* begin Records supplied *

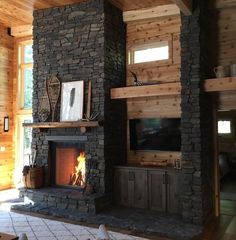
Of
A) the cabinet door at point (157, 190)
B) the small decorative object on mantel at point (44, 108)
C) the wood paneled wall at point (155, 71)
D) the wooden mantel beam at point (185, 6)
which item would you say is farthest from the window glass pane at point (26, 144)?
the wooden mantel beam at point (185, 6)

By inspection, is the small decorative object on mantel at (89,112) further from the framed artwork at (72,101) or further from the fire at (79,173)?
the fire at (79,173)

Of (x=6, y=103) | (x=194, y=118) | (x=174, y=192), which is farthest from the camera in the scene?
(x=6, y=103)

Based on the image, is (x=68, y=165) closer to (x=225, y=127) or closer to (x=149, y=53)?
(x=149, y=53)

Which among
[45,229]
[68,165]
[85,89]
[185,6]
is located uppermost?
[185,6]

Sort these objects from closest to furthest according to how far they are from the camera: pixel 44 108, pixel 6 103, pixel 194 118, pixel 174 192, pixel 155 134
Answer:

* end Records supplied *
* begin Records supplied *

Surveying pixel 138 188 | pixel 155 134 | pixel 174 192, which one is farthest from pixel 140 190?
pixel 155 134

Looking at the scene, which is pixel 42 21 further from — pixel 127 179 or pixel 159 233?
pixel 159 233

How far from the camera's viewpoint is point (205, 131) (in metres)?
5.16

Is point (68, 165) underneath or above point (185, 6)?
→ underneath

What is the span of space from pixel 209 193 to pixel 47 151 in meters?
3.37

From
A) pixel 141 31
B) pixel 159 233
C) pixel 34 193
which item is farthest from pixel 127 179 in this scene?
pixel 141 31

* end Records supplied *

§ **Written task**
Gather every line from the listing above that contains the word "small", and treat uppercase and lowercase as different.

§ **Output of the exercise**
B) the small decorative object on mantel at point (44, 108)
By inspection, is the small decorative object on mantel at (89,112) further from the framed artwork at (72,101) or further from the fire at (79,173)?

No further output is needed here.